▶ Data rows

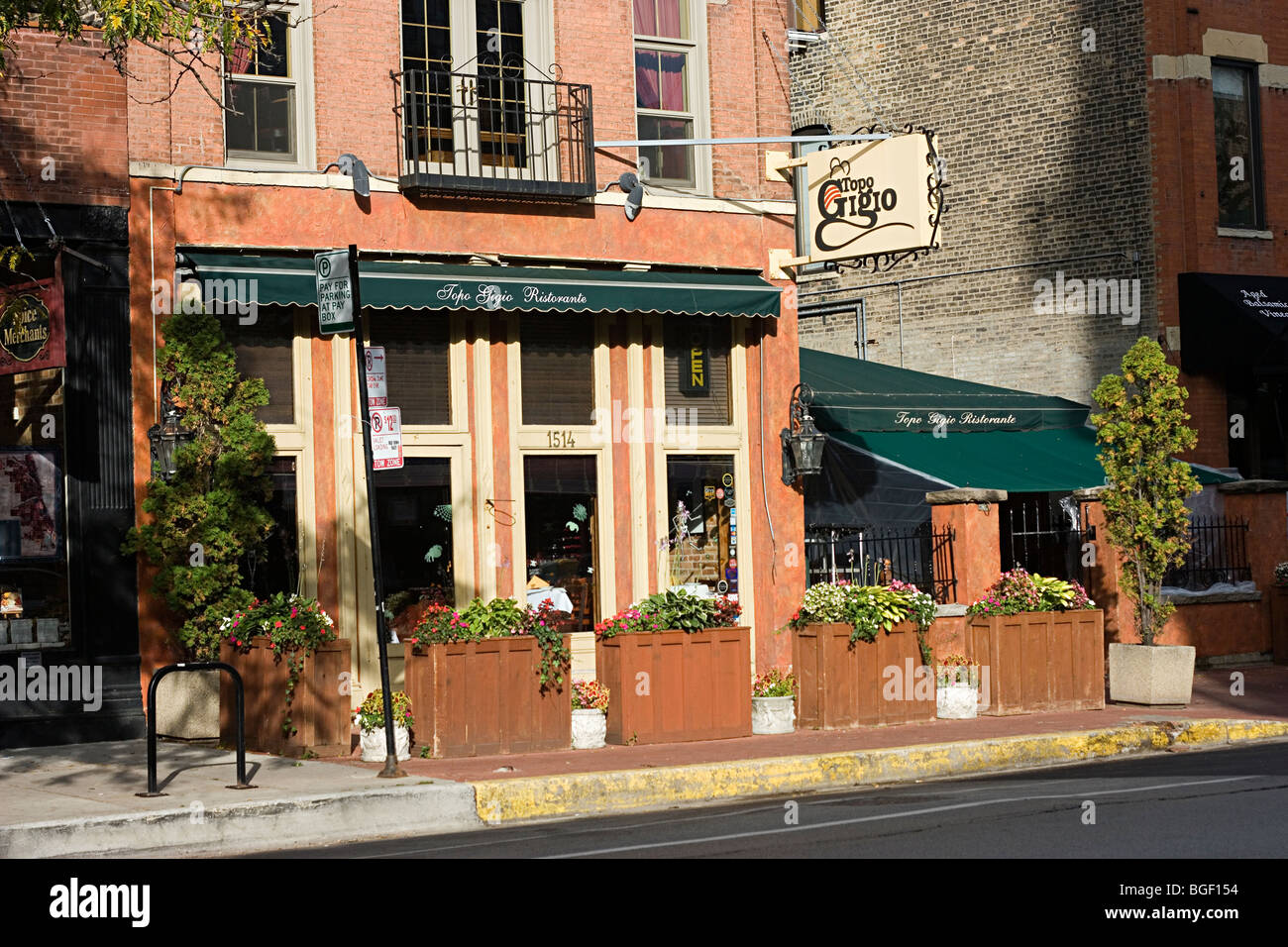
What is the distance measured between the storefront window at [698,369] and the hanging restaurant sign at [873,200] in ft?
3.87

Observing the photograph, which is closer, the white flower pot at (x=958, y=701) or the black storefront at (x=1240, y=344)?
the white flower pot at (x=958, y=701)

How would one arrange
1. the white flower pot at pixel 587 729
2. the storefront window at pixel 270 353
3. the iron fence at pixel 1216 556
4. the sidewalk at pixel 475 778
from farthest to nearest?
1. the iron fence at pixel 1216 556
2. the storefront window at pixel 270 353
3. the white flower pot at pixel 587 729
4. the sidewalk at pixel 475 778

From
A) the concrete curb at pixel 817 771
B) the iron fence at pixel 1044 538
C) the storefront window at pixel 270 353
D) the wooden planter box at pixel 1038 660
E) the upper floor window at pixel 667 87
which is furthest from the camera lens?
the iron fence at pixel 1044 538

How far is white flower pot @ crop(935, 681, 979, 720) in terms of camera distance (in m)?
16.3

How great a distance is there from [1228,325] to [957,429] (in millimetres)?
4116

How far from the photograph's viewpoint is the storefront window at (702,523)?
17469 mm

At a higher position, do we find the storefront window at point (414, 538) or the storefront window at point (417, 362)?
the storefront window at point (417, 362)

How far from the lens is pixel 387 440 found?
13.5 m

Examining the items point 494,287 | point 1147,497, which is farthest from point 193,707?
point 1147,497

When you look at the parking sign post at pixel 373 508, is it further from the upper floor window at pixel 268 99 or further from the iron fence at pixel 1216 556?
the iron fence at pixel 1216 556

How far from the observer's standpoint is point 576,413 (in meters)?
17.0

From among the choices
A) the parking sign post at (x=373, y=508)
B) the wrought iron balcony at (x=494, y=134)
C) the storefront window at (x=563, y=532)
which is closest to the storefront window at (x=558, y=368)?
the storefront window at (x=563, y=532)

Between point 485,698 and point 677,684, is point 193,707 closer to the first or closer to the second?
point 485,698

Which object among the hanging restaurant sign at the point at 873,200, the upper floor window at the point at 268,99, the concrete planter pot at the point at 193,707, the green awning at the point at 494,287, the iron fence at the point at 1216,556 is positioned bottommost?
the concrete planter pot at the point at 193,707
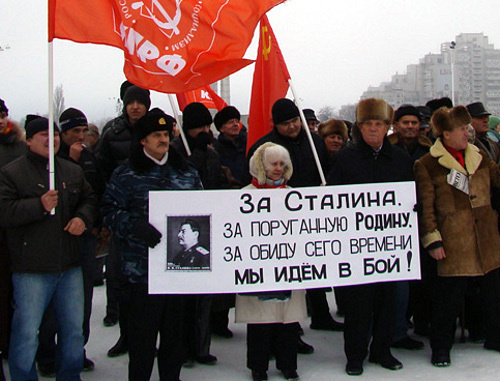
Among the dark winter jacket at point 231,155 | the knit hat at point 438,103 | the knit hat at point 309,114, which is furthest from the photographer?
the knit hat at point 309,114

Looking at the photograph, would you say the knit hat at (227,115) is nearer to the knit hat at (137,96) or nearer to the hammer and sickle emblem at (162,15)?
the knit hat at (137,96)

▶ Written instruction
Set down only the lines running from the line with "How great a" to the end of the entries, inclusive; omit every picture.

▶ Solution to this task
How great a distance is there from [1228,325] to [957,429] (in millimetres)?
4116

How far from the photograph's viewpoint is the storefront window at (702,523)?
17469 mm

At a higher position, do we find the storefront window at point (414, 538) or the storefront window at point (417, 362)?
the storefront window at point (417, 362)

How far from the lens is pixel 387 440 found?
13.5 m

Examining the items point 494,287 | point 1147,497, which is farthest from point 193,707?
point 1147,497

When you look at the parking sign post at pixel 373 508, is it further from the upper floor window at pixel 268 99 or further from the iron fence at pixel 1216 556?
the iron fence at pixel 1216 556

How far from the observer's standpoint is point 576,413 (in meters)?
17.0

From among the choices
A) the parking sign post at (x=373, y=508)
B) the wrought iron balcony at (x=494, y=134)
C) the storefront window at (x=563, y=532)
which is closest to the storefront window at (x=558, y=368)?
the storefront window at (x=563, y=532)

Between point 485,698 and point 677,684, is point 193,707 closer to the first or closer to the second?
point 485,698

Which object among the hanging restaurant sign at the point at 873,200, the upper floor window at the point at 268,99, the concrete planter pot at the point at 193,707, the green awning at the point at 494,287, the iron fence at the point at 1216,556 is positioned bottommost?
the concrete planter pot at the point at 193,707
Among the dark winter jacket at point 231,155 | the knit hat at point 438,103 | the knit hat at point 309,114, which is furthest from the photographer?
the knit hat at point 309,114

Looking at the photograph, would you say the knit hat at (227,115) is nearer to the knit hat at (137,96) or nearer to the hammer and sickle emblem at (162,15)?
the knit hat at (137,96)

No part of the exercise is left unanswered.